#### TASKS TO CARRY OUT
[a] The text on sales upskilling names what a salesperson combines to create new insights. List each of these.
[b] According to the sales upskilling text, which two areas of upskilling should a sales leader focus on in the short term?
[c] Continue the text on sales upskilling after its last sentence.

#### TEXT SEGMENT

================================

While having new conversations with new audiences is not a difficult concept to grasp, the execution and success of this behavior change requires upskilling for many sales teams. This is not to say that those sales teams are novices, however I have seen sales teams struggle with executing on these conversations.
Elevating the Conversation
As a sales leader there are two areas of upskilling worth focusing on in the short term: Insight and Business Outcomes.
Insight is about bringing something new to the conversation. This doesn’t mean talking about a new product or handing the customer a new metric about TCO or ROI that your company can drive. Understand that your customer or prospect has heard all of that before. This is about a salesperson creating new insights by combining their knowledge about their technology, their understanding of the customers business and industry, and most importantly some of their own perspective. It’s the combination of these elements, and using a structured approach, that helps sales teams to become confident in developing new insight.

================================

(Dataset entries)
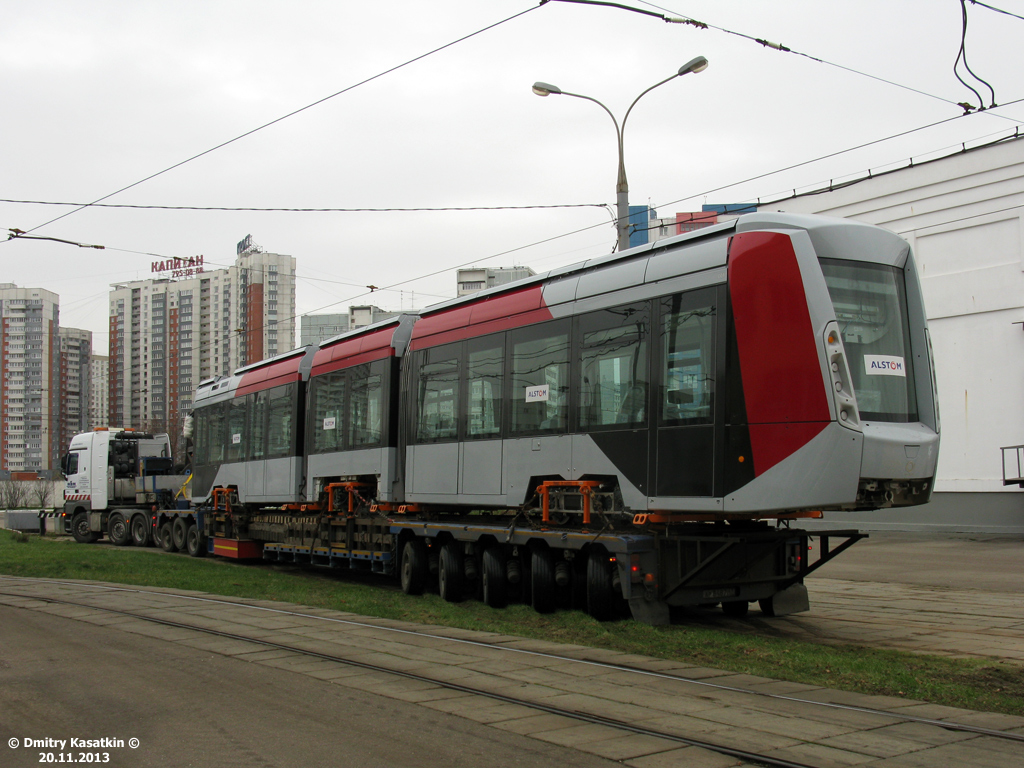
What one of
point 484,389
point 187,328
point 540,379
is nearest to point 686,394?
point 540,379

================================

#### EXERCISE RESPONSES
[a]
- knowledge about their technology
- their understanding of the customers business and industry
- some of their own perspective

[b] Insight and Business Outcomes.

[c]
Customers want to hear about the Business Outcomes. How you can impact revenue, impact market share and impact customer satisfaction. There are plenty of potential business outcomes that most likely your offering can touch. In many cases sales teams stop at the technology outcomes. Teams who sell to IT Organizations typically talk about – IT Outcomes. And by doing that your audience will always be those who want to hear about – IT outcomes. There are others in the organization however who are thinking about business impact and outcomes. While bigger, faster, better hardware will work for the IT audiences, the business audiences need to understand what bigger, faster, better means to their business, to the outcomes that this will drive.
This may sound trivial, and some organizations may feel that they do this well. Experience has shown that this is not the case, however. And this point in time is providing the opportunity – the time – to upskill and help your sales teams leapfrog beyond where they were pre-pandemic to prepare them for driving an entirely new level of conversation focused on growth, a customer lens that will be returning shortly.